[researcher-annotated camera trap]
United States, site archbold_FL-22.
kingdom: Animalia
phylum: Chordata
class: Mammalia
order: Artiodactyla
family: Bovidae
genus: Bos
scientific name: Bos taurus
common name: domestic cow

*Task instructions*:
Copy each line above exactly as it stands.

*Reply*:
[researcher-annotated camera trap]
United States, site archbold_FL-22.
kingdom: Animalia
phylum: Chordata
class: Mammalia
order: Artiodactyla
family: Bovidae
genus: Bos
scientific name: Bos taurus
common name: domestic cow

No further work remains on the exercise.